Chapter 48 Elara
Elara
The safehouse was too quiet.
The air was stifling, but underneath it all, the silence pressed down harder than gunfire ever could. The Team spoke in low voices over maps, their plans a rhythm I didn’t belong to. I cleaned my pistol three times over, not because it needed it, but because I needed the distraction.
Beckett’s voice still echoed in my chest. Not while I’m breathing.
He meant it. Every bone in his body, every beat of his heart, every scar he carried screamed with the same truth: he would die before he let Hydra take me.
And that terrified me more than Hydra ever had.
When I finally looked up, he was watching me again. He always was. Like I was a puzzle he couldn’t put down, no matter how jagged the pieces.
“They won’t stop coming,” I said, breaking the silence.
Beckett’s jaw ticked, but he didn’t answer. The others stilled, listening without trying to look like they were.
“They’ll burn cities to the ground for what I have,” I went on, forcing my voice not to shake. “They’ll turn every safehouse, every street, every ally into ash. Hydra doesn’t forgive. And they don’t forget.”
Cyclone leaned back in his chair, eyes narrowing. “Then what did you take from them, Elara?”
The question sliced straight through me.
For a moment, I couldn’t breathe. My throat locked around the truth I’d buried so deep it scraped my ribs raw. But Beckett was there—still, silent, steady. His eyes weren’t demanding, just waiting.

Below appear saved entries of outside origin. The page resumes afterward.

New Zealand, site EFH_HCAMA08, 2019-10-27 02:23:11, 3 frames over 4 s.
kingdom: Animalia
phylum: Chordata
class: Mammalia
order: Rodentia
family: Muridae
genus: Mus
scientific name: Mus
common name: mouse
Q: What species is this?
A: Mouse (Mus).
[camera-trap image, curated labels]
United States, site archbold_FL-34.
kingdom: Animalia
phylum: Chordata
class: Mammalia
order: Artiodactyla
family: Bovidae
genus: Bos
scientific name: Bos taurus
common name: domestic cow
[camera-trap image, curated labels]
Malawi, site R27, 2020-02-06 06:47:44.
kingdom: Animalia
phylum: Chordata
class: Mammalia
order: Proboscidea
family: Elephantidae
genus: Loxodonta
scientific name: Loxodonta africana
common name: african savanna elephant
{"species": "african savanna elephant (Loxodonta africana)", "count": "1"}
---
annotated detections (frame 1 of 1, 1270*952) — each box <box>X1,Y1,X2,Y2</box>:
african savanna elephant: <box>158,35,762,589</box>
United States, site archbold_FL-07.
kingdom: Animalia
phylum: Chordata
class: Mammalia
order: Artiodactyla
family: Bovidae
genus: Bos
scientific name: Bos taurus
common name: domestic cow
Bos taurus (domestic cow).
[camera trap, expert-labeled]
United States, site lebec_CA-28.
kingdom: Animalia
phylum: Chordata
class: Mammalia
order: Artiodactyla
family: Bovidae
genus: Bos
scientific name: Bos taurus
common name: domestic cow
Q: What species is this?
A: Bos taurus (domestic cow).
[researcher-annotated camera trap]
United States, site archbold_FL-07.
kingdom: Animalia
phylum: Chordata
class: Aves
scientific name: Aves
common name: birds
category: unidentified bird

I closed my eyes. When I opened them again, I didn’t look at the Team. I looked only at him.
“They were building something,” I said. “Something worse than anything they’ve done before. Not just trafficking, not just weapons. It was bigger—global. Files, names, networks. I stole part of it.” My voice dropped. “I shouldn’t have survived taking it, but I did.”
The words spilled into the stale air like blood in water.
“They’ll kill anyone who helps me,” I whispered, my gaze flicking over the others before snapping back to Beckett. “That means all of you. That means you.”
For a heartbeat, fear strangled me. Fear that they’d tell me to leave, that Beckett would finally see how much destruction I carried with me.
But instead, he leaned closer, hands braced on the table. His voice was low, rough, but steady.
“Then we’ll burn it down first.”
The room went silent again. Not with fear this time. With resolve.
And that was the moment I realized—I wasn’t alone anymore.